:: Data records ::

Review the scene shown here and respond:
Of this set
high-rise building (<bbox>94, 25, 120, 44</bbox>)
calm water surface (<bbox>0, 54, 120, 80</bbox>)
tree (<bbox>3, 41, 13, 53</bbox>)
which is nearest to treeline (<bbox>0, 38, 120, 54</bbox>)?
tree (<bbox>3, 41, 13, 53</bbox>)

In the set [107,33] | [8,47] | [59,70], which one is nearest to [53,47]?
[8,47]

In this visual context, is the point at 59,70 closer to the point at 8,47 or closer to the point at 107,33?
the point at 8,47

:::
:: Data records ::

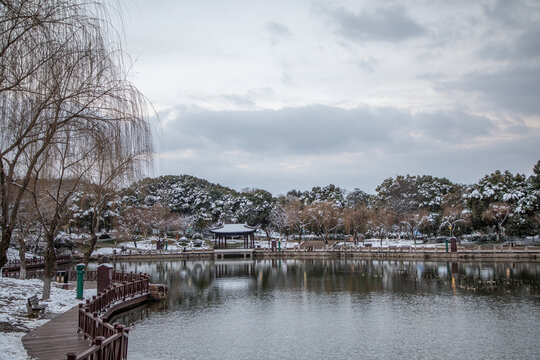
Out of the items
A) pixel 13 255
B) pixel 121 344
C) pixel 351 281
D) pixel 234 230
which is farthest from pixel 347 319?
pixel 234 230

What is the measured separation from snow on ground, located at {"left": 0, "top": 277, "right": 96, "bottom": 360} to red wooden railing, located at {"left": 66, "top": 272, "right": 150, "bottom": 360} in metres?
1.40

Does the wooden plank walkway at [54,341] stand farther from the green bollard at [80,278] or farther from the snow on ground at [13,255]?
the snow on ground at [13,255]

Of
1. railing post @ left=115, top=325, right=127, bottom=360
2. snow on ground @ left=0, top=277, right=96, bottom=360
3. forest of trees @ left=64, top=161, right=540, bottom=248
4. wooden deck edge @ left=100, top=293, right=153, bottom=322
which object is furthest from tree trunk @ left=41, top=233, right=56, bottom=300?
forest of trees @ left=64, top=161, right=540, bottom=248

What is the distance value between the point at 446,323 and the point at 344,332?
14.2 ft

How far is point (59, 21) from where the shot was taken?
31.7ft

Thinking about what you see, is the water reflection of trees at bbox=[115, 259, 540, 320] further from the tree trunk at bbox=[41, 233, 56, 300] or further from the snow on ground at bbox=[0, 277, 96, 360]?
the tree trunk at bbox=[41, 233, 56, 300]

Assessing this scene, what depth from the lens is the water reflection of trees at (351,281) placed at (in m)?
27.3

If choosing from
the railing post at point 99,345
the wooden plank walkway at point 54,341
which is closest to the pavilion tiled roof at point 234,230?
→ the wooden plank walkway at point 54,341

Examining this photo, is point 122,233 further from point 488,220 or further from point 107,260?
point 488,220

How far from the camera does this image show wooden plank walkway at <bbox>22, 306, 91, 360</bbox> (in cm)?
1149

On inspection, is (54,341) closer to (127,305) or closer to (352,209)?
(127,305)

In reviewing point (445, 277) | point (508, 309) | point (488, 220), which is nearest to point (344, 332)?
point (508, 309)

:::
:: Data records ::

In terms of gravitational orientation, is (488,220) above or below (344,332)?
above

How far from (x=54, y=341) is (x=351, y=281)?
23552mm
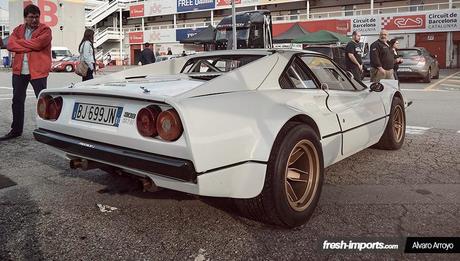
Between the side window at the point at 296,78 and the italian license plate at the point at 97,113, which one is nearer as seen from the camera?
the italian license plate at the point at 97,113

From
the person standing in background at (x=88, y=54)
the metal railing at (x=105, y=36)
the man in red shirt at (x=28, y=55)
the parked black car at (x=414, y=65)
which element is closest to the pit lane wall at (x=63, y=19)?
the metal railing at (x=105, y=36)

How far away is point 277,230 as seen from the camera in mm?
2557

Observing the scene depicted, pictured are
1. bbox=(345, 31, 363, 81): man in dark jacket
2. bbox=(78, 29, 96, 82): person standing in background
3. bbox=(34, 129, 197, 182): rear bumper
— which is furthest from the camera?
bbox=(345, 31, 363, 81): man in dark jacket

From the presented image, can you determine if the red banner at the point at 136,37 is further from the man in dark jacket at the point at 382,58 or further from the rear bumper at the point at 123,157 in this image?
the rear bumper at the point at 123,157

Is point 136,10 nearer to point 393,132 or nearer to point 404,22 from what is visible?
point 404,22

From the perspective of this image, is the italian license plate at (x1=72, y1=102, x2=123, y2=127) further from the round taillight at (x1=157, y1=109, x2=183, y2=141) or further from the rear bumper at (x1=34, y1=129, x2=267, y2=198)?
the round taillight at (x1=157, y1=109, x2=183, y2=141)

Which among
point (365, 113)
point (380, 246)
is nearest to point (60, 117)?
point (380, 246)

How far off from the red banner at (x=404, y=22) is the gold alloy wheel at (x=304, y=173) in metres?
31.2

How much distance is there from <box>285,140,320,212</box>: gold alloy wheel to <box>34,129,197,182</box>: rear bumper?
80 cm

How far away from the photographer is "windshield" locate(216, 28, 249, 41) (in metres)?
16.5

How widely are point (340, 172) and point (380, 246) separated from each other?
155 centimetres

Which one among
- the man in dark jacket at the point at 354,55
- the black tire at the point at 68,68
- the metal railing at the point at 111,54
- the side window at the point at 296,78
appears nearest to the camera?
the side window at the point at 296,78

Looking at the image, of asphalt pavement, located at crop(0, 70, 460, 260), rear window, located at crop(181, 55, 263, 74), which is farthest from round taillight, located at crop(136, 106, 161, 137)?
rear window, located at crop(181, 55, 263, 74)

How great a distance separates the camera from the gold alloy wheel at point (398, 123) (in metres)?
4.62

:::

Task statement. List every line in the rows above that contains the word "closer".

Exercise output.
In this visual context, is the point at 59,70 closer to the point at 8,47 or closer to the point at 107,33?
On inspection, is (54,341) closer to (127,305) or closer to (352,209)?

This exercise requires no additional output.